* **GOAL OF THE EXERCISE**:
Format all of the data below as a numbered list, omitting any blank lines.

* **RECORDS SUPPLIED**:
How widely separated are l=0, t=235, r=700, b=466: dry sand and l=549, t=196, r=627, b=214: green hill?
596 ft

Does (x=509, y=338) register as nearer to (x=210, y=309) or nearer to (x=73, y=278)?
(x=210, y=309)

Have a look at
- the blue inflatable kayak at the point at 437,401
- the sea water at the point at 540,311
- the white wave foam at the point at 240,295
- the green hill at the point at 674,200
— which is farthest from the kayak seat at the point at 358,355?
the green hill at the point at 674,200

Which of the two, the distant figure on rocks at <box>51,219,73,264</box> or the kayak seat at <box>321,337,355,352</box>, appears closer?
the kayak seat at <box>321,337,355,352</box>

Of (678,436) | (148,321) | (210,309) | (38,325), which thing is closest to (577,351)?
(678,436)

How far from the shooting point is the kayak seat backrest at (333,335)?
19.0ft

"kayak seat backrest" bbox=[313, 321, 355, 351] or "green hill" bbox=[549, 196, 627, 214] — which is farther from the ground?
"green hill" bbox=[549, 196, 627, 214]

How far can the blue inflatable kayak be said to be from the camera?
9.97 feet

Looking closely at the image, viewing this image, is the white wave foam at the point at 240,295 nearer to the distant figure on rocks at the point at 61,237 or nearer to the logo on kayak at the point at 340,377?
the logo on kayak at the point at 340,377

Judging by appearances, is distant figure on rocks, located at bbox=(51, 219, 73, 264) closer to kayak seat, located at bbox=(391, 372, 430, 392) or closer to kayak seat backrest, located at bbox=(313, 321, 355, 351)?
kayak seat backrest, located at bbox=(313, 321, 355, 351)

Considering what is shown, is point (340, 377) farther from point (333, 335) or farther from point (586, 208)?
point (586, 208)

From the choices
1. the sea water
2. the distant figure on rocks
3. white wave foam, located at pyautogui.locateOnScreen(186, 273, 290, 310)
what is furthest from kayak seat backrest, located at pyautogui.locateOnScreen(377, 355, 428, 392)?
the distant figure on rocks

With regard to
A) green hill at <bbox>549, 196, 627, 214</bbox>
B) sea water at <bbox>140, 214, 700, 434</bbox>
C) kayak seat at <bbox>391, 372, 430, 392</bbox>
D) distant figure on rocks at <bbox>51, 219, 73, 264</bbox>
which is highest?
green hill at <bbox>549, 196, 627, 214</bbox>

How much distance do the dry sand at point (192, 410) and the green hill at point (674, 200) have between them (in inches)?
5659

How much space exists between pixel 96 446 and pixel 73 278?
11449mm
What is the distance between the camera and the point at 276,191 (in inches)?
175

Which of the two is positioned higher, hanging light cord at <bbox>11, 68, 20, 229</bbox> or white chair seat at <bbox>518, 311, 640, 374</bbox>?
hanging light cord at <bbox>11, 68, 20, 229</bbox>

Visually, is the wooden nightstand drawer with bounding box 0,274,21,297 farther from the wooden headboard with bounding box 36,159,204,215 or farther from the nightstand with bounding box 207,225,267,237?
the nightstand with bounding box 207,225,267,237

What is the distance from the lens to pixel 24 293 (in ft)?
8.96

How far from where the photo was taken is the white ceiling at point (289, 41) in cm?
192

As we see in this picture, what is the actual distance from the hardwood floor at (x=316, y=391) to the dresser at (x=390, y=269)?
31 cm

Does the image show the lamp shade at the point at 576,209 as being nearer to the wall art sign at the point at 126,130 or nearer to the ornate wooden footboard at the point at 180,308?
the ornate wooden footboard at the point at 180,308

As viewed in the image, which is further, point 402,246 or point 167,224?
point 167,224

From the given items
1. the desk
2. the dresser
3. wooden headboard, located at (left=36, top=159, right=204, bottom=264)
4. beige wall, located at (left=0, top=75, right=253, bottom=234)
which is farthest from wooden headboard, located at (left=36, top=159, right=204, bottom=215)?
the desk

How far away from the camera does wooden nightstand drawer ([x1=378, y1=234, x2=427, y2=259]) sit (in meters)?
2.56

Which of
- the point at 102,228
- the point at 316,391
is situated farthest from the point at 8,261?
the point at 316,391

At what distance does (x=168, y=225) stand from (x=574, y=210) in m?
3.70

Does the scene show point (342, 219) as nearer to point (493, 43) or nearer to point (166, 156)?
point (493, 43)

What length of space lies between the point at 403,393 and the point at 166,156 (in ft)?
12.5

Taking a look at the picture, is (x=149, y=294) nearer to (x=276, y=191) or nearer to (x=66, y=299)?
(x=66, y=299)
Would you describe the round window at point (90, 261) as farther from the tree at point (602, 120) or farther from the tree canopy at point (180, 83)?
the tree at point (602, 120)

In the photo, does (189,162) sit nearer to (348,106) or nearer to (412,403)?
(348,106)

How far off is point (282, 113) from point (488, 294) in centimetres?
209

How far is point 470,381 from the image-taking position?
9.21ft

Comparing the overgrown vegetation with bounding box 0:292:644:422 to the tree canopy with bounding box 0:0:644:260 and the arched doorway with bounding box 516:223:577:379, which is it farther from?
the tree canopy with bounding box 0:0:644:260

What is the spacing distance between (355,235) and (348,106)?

* **FINISHED TASK**:
1. How widely separated are l=0, t=235, r=700, b=466: dry sand and l=549, t=196, r=627, b=214: green hill?
2. 596 ft
3. Does (x=509, y=338) register as nearer to (x=210, y=309) or nearer to (x=73, y=278)?
4. (x=210, y=309)
5. Have a look at
6. - the blue inflatable kayak at the point at 437,401
7. - the sea water at the point at 540,311
8. - the white wave foam at the point at 240,295
9. - the green hill at the point at 674,200
10. — which is farthest from the kayak seat at the point at 358,355?
11. the green hill at the point at 674,200
12. Which of the two, the distant figure on rocks at <box>51,219,73,264</box> or the kayak seat at <box>321,337,355,352</box>, appears closer?
13. the kayak seat at <box>321,337,355,352</box>
14. Of (678,436) | (148,321) | (210,309) | (38,325), which thing is closest to (577,351)?
15. (678,436)
16. How far from the shooting point is the kayak seat backrest at (333,335)?
17. 19.0ft
18. "kayak seat backrest" bbox=[313, 321, 355, 351] or "green hill" bbox=[549, 196, 627, 214] — which is farther from the ground?
19. "green hill" bbox=[549, 196, 627, 214]
20. How far can the blue inflatable kayak be said to be from the camera?
21. 9.97 feet
22. Looking closely at the image, viewing this image, is the white wave foam at the point at 240,295 nearer to the distant figure on rocks at the point at 61,237 or nearer to the logo on kayak at the point at 340,377?
23. the logo on kayak at the point at 340,377
24. Judging by appearances, is distant figure on rocks, located at bbox=(51, 219, 73, 264) closer to kayak seat, located at bbox=(391, 372, 430, 392) or closer to kayak seat backrest, located at bbox=(313, 321, 355, 351)?
25. kayak seat backrest, located at bbox=(313, 321, 355, 351)
26. Considering what is shown, is point (340, 377) farther from point (333, 335) or farther from point (586, 208)?
27. point (586, 208)
28. From the choices
29. 1. the sea water
30. 2. the distant figure on rocks
31. 3. white wave foam, located at pyautogui.locateOnScreen(186, 273, 290, 310)
32. what is furthest from kayak seat backrest, located at pyautogui.locateOnScreen(377, 355, 428, 392)?
33. the distant figure on rocks
34. With regard to
35. A) green hill at <bbox>549, 196, 627, 214</bbox>
36. B) sea water at <bbox>140, 214, 700, 434</bbox>
37. C) kayak seat at <bbox>391, 372, 430, 392</bbox>
38. D) distant figure on rocks at <bbox>51, 219, 73, 264</bbox>
39. which is highest?
40. green hill at <bbox>549, 196, 627, 214</bbox>
41. How much distance do the dry sand at point (192, 410) and the green hill at point (674, 200) have between them (in inches)?
42. 5659
43. How much space exists between pixel 96 446 and pixel 73 278?
44. 11449mm
45. What is the distance between the camera and the point at 276,191 (in inches)?
46. 175
47. Which of the two is positioned higher, hanging light cord at <bbox>11, 68, 20, 229</bbox> or white chair seat at <bbox>518, 311, 640, 374</bbox>?
48. hanging light cord at <bbox>11, 68, 20, 229</bbox>
49. Visually, is the wooden nightstand drawer with bounding box 0,274,21,297 farther from the wooden headboard with bounding box 36,159,204,215 or farther from the nightstand with bounding box 207,225,267,237?
50. the nightstand with bounding box 207,225,267,237
51. What is the distance from the lens to pixel 24 293 (in ft)?
52. 8.96
53. How far from where the photo was taken is the white ceiling at point (289, 41) in cm?
54. 192
55. As we see in this picture, what is the actual distance from the hardwood floor at (x=316, y=391) to the dresser at (x=390, y=269)?
56. 31 cm
57. Does the image show the lamp shade at the point at 576,209 as being nearer to the wall art sign at the point at 126,130 or nearer to the ornate wooden footboard at the point at 180,308?
58. the ornate wooden footboard at the point at 180,308
59. As viewed in the image, which is further, point 402,246 or point 167,224?
60. point 167,224
61. From the given items
62. 1. the desk
63. 2. the dresser
64. 3. wooden headboard, located at (left=36, top=159, right=204, bottom=264)
65. 4. beige wall, located at (left=0, top=75, right=253, bottom=234)
66. which is farthest from wooden headboard, located at (left=36, top=159, right=204, bottom=215)?
67. the desk
68. How far away from the camera does wooden nightstand drawer ([x1=378, y1=234, x2=427, y2=259]) sit (in meters)?
69. 2.56
70. Which of
71. - the point at 102,228
72. - the point at 316,391
73. is situated farthest from the point at 8,261?
74. the point at 316,391
75. At what distance does (x=168, y=225) stand from (x=574, y=210) in m?
76. 3.70
77. Does the scene show point (342, 219) as nearer to point (493, 43) or nearer to point (166, 156)?
78. point (493, 43)
79. What length of space lies between the point at 403,393 and the point at 166,156 (in ft)?
80. 12.5
81. Taking a look at the picture, is (x=149, y=294) nearer to (x=276, y=191) or nearer to (x=66, y=299)?
82. (x=66, y=299)
83. Would you describe the round window at point (90, 261) as farther from the tree at point (602, 120) or farther from the tree canopy at point (180, 83)?
84. the tree at point (602, 120)
85. In the photo, does (189,162) sit nearer to (348,106) or nearer to (412,403)?
86. (348,106)
87. How far off is point (282, 113) from point (488, 294) in centimetres?
88. 209
89. How far is point 470,381 from the image-taking position?
90. 9.21ft
91. Comparing the overgrown vegetation with bounding box 0:292:644:422 to the tree canopy with bounding box 0:0:644:260 and the arched doorway with bounding box 516:223:577:379, which is it farther from?
92. the tree canopy with bounding box 0:0:644:260
93. What is the spacing distance between (355,235) and (348,106)?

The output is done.